Tak Sengaja 2

11 0 0
                                    

Beberapa semester telah terlewati, selama masa perkuliahan tidak pernah aku lewatkan kelas tanpa duduk paling depan, dekat dengan pintu masuk, hehe.

"Lea, kok di depan terus sih?"

Jika pertanyaan itu datang padaku, aku selalu menjawab seperti ini.

"Dekat dengan dosen berasa dekat surga."

Dan tentu saja, banyak ceme'eh dan olokan kuterima.

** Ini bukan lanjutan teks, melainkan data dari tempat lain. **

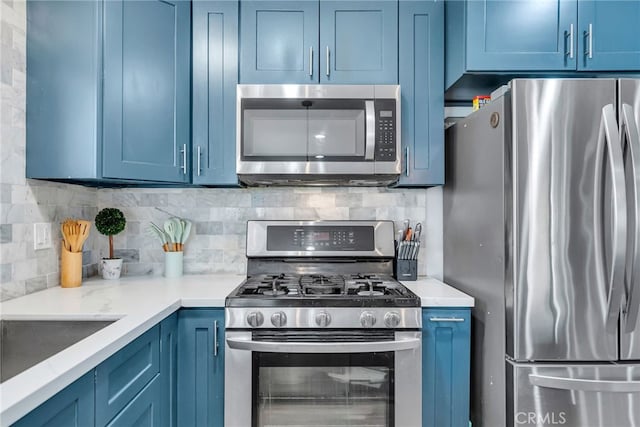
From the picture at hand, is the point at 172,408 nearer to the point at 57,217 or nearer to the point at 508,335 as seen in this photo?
the point at 57,217

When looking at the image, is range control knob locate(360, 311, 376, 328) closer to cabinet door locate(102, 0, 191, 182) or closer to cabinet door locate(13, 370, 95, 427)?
cabinet door locate(13, 370, 95, 427)

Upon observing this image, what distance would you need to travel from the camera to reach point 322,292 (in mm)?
1729

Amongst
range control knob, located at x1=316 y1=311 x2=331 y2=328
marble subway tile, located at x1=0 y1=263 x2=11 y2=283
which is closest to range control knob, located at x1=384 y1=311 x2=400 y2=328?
range control knob, located at x1=316 y1=311 x2=331 y2=328

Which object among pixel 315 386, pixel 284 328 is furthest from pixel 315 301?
pixel 315 386

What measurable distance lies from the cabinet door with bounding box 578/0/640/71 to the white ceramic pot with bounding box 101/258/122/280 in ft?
7.76

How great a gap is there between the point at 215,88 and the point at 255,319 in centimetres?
111

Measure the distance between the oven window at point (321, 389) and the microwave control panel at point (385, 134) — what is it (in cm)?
87

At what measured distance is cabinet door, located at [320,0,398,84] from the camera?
193 centimetres

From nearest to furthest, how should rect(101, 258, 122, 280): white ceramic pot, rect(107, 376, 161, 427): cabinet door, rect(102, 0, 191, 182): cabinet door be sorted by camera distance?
rect(107, 376, 161, 427): cabinet door → rect(102, 0, 191, 182): cabinet door → rect(101, 258, 122, 280): white ceramic pot

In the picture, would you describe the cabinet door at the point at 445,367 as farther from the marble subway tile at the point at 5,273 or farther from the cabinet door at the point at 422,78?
the marble subway tile at the point at 5,273

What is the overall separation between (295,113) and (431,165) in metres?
0.70

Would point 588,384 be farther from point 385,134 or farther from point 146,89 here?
point 146,89

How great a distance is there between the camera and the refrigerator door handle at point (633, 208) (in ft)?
4.41

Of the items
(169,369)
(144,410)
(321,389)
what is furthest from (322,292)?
(144,410)
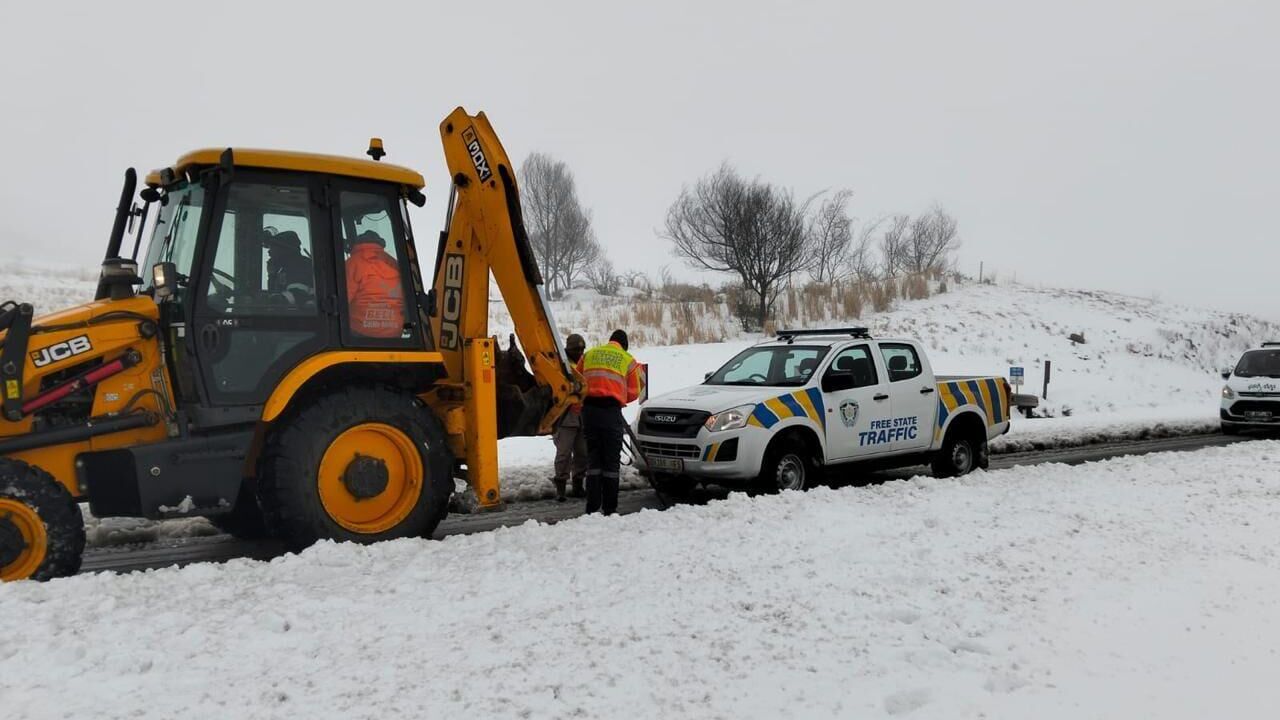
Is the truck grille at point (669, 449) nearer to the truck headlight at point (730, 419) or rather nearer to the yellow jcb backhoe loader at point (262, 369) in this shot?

Dekat surga? Yang benar saja!

Saat itu sore hari selesai kelas siang, sekitar jam 3. Aku melihat gazebo di depan parkiran fakultas ramai dengan anak-anak jurusanku.

Mereka yang duduk disitu kebanyakan berbeda kelas denganku.

Aku menghampiri mereka saat seseorang menegurku.

"Hha, apa budak satu ni datang-datang sini? Bayo bayo, enak aja mau dodok langsung!" Erik langsung berkacak pinggang dan menghadang jalanku.

"Sana saa saa, anak kicik jauh-jauh!" Bima ikut-ikutan menghadangku.

"Ish, awas!" Aku tidak peduli dan mendorong mereka menjauh tapi tetap dihalang-halangi.

Minta digeplak habis dua orang ini.

"Wee, apa ni? Jangan ganggu abang kita lah," Garin berujar tapi tetap duduk di atas meja gazebo.

"Gariinnn," rengekku menepis Bima dan Erik.

"Janganlah ganggu abang ini," Agi ikut membelaku, kemudian bergeser dan memberi ruang lebih lebar di bangku panjang yang ia duduki, menepuk permukaannya. "Sini bebh, sini duduk."

Aku tersenyum dan berpura-pura memasang wajah cemberut, lalu duduk disebelah Agi.

"Gak manusia kalian," ketusku pada Erik dan Bima.

Berlanjutlah segala ocehan dan candaan kami, satu persatu datang yang lain dan pergi silih berganti.

Saat seseorang di meja panjang itu mengoceh tentang tugas mata kuliah tertentu, aku mencondongkan badan untuk melihat layar laptopnya.

Menggencet sedikit bahu Agi, lalu kembali duduk normal. Hanya saja, aku tisak paham mengapa saat itu aku tetap menyandarkan bahuku pada bahunya.

Saat aku menyadari hal tersebut, dengan pelan aku menarik badan untuk duduk tegak.

Itu berlangsung sesaat, karena kemudian Erik dan Iyos datang kepada Agi dari belakang. Agi berbalik badan tetap pada tempat duduknya, dan Agi bersandar padaku. Menopangkan sedikit berat badannya padaku. Aku diam saja karena bagiku bukan hal aneh atau apalah, skinship dalam pertemanan tidak aneh menurutku.

Yang aneh adalah, aku merasa kehilangan ketika Agi menarik badannya sesaat. Kemudian ia bersandar lagi yang justru aku balas sandarannya. Sehingga kami saling bersandar di bahu satu sama lain pada saat itu.

Ke'tidaksengajaan' itu masih berlangsung.